==== PASSAGE TO READ ====

Remembering 'Johnnie Fedora & Alice Bluebonnet,' The Original 'Blue Umbrella'

Photo of Steve Greene By Steve Greene | Criticwire July 2, 2013 at 2:08PM

Fan of shorts where inanimate objects must overcome adversity to find true love? Then try this gem from Disney's 1946 anthology "Make Mine Music."
0
Johnnie Fedora & Alice Bluebonnet

“Monsters University” has been out in theaters for a few weeks now and we can argue the merits of whether it works either as a sequel or its own piece of filmmaking. But, surprisingly, it seems as though the same applies to the short that appears before it. “The Blue Umbrella” has been described by Criticwire members as everything from “stunning” to “uninspired.” For those who haven't seen it, the short follows a blue umbrella who spots a potential companion red umbrella amongst the crowd of countless similar black ones. Once the two are separated, Mr. Blue must withstand more than just the rain to find her again.

==== RECORDED INFORMATION ====

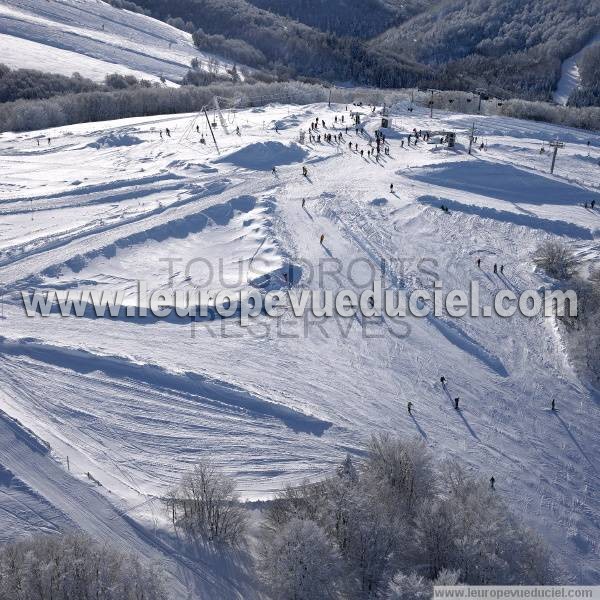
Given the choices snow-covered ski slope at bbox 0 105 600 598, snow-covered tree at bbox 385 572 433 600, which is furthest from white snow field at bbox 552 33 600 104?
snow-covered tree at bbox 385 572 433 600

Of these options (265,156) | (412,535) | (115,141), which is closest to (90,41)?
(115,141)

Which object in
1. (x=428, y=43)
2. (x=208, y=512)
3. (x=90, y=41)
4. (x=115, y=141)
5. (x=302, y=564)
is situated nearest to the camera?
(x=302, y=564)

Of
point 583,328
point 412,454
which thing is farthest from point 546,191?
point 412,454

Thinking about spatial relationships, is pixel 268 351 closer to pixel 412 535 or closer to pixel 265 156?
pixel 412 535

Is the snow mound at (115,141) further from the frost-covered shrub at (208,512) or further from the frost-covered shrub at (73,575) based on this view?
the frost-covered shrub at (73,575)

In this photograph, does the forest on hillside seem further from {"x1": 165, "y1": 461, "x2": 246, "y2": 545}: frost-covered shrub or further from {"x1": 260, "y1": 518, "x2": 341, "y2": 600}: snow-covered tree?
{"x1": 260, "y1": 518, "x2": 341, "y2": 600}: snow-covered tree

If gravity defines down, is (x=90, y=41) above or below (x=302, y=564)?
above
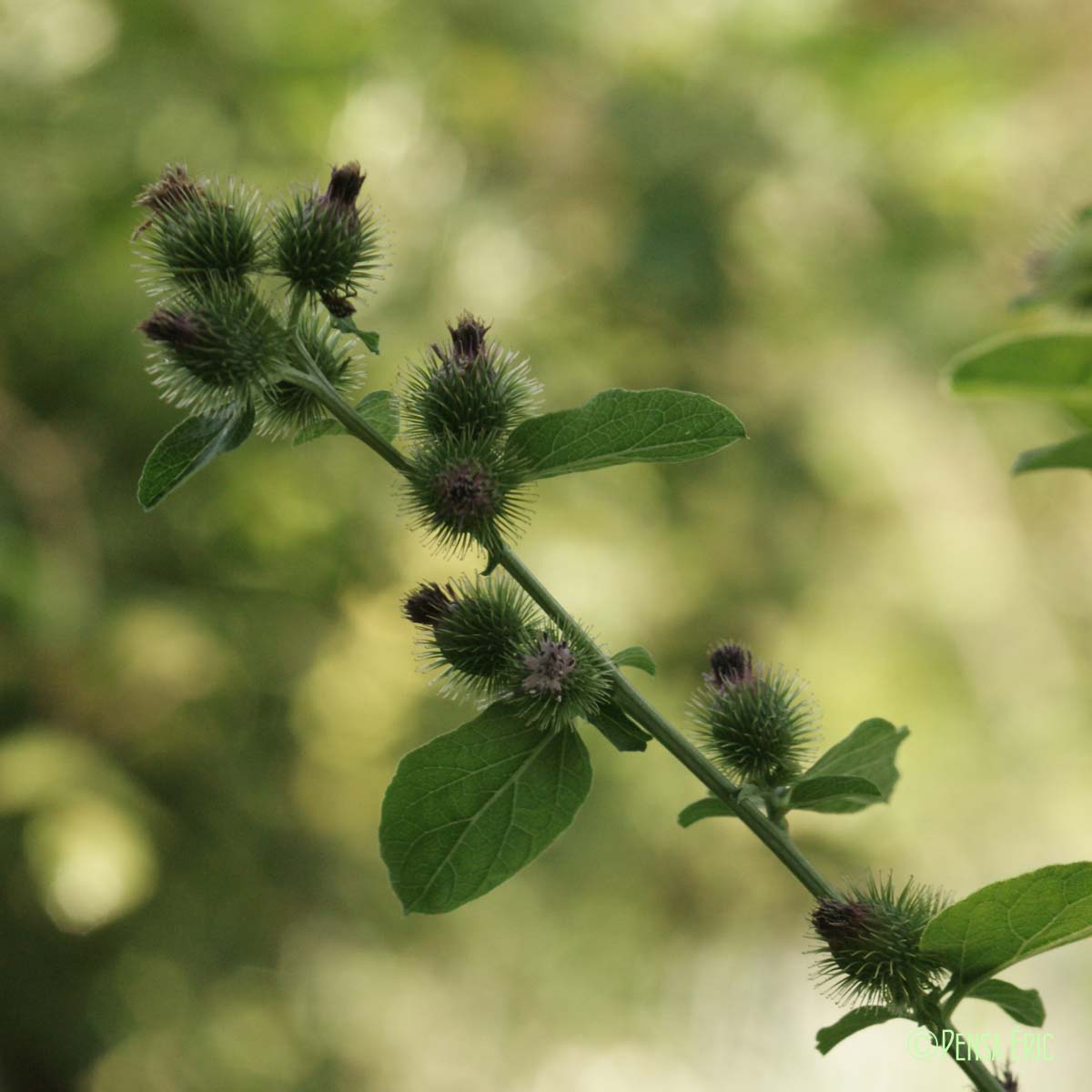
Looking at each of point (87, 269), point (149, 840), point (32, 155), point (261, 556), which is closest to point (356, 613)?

====

#### TASK LIST:
1) Copy out the records starting at the line that contains "Thinking about spatial" and ending at the last line of the records, leaving out the pictures.
2) Continue the piece about "The Blue Umbrella" from its last sentence.
The records are unrelated to the text.

#### RESULTS FOR THE EXERCISE:
1)
Thinking about spatial relationships, is pixel 268 351 closer to pixel 412 535 or closer to pixel 265 156?
pixel 412 535

Is the snow mound at (115,141) further from the frost-covered shrub at (208,512) or further from the frost-covered shrub at (73,575) based on this view?
the frost-covered shrub at (73,575)

In this photograph, does the forest on hillside seem further from {"x1": 165, "y1": 461, "x2": 246, "y2": 545}: frost-covered shrub or further from {"x1": 260, "y1": 518, "x2": 341, "y2": 600}: snow-covered tree?
{"x1": 260, "y1": 518, "x2": 341, "y2": 600}: snow-covered tree

If gravity defines down, is (x=90, y=41) above or below (x=302, y=564)?
above
Looking at each of point (87, 269), point (149, 840), point (32, 155), point (261, 556), which is closest to point (356, 613)?

2)
But if you’re longing for a similar story from six and a half decades ago, look to a segment from another Disney film, “Make Mine Music.” Instead of a chance meeting of umbrellas on a busy street, “Johnnie Fedora and Alice Bluebonnet” begins with the titular pair of headwear meeting in a storefront display. Like “The Blue Umbrella,” the two are soon parted, leading the male counterpart to withstand tremendous uncertainty and physical torture on his quest to be reunited with his lost love. If you've never had the chance to see it before (and enjoy the accompanying shot of happiness to your soul), it's worth seven and a half minutes of your time.

A direct, one-to-one comparison of the two is a little unfair. Naturally, The Andrews Sisters’ song narration gives “Johnnie Fedora & Alice Bluebonnet” a little more character depth and a story that spans more than a single night. But the pair of shorts have a similar sense of danger. It would be cynical to expect anything other than the promise of a happy ending, but the love that either of these films get probably comes from the joy of overcoming the adversity of the human world. Also, in its day, “Johnnie Fedora & Alice Bluebonnet” wasn't universally loved either; Bosley Crowther of the New York Times called the segment "a silly romance."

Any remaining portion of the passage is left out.